The second problem is the idea that central planning will lead to the most efficient and cost-effective investments in goods movement. Let me suggest a thought experiment. Suppose freight stakeholders had been asked to develop a 40-year strategic plan for freight infrastructure in 1955. At that point in time, not only was there no Interstate highway system (though that was reasonably predictable), but the intermodal container had not been invented. And therefore the global revolution in shipping wrought by this development could not have been taken into account in creating the plan. There was no such thing as just-in-time inventory systems, and there was no third-party logistics industry. Railroads, trucking, and airlines were all heavily regulated. My point is that freight transportation is inherently dynamic, and one of the forces that drives its dynamism is competition, both within each mode and between modes. A central-planning model cannot really account for this, and therefore risks making bad investment decisions on long-lived infrastructure that will be the wrong kind and in the wrong place.

The third problem is perhaps the most serious, and that is the likelihood of interest group politics prevailing over economic value maximization in deciding which major infrastructure projects to fund. Self-supporting railroads and pipelines make their own investment decisions, based on their own risk-benefit calculations—and if they make unwise investments, they bear the costs. Cargo airlines work cooperatively with airports to get the facilities they need, often committing themselves to long-term lease agreements. The trucking industry says it’s willing to pay a higher diesel tax, but has yet to come up with a mechanism to target the new funds strictly to high-priority trucking corridors. Barge lines lobby incessantly for a greater share of lock and dam investments to be paid for by general taxpayers (e.g., the proposed WAVE Act), and the port industry for some reason sticks with a bizarre redistribution scheme that gives the deep-harbor ports like Los Angeles and Seattle only a few cents back in maintenance funds for every dollar of harbor maintenance tax they send to DC, while pumping money into other ports that may or may not require deep-water dredging. Moreover, as soon as the DOT defines some corridors and facilities as the national network, we can be sure huge political pressures will be brought to bear to add corridors and facilities that got left out as non-strategic.

If a central plan for goods-movement infrastructure does get created, along with a funding source, even modes that are now self-supporting or nearly so could well see the potential of getting someone else to pay for part of the additional infrastructure they need. And those that are not self-supporting will have even stronger incentives to get somebody else to pay a large share of their infrastructure costs. A very wise 19th century French economist, Frederick Bastiat, once wrote that “The state is that great fiction by which everyone tries to live at the expense of everyone else.”

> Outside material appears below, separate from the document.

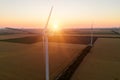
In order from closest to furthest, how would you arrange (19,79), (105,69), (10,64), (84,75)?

For all of the above reasons, I’d hate to see the goods-movement industry go down that path. The alternative is to develop more-direct and robust users-pay/users-benefit approaches under which each mode pays for the additional infrastructure it needs—and two or more modes work together on projects that facilitate intermodal connections (as in the CREATE program in Chicago and the Alameda Corridor in Los Angeles). That way, the costs of the new infrastructure get built into the rates each mode charges its customers, so that the price of moving goods reflects what it actually costs to build and maintain the infrastructure used.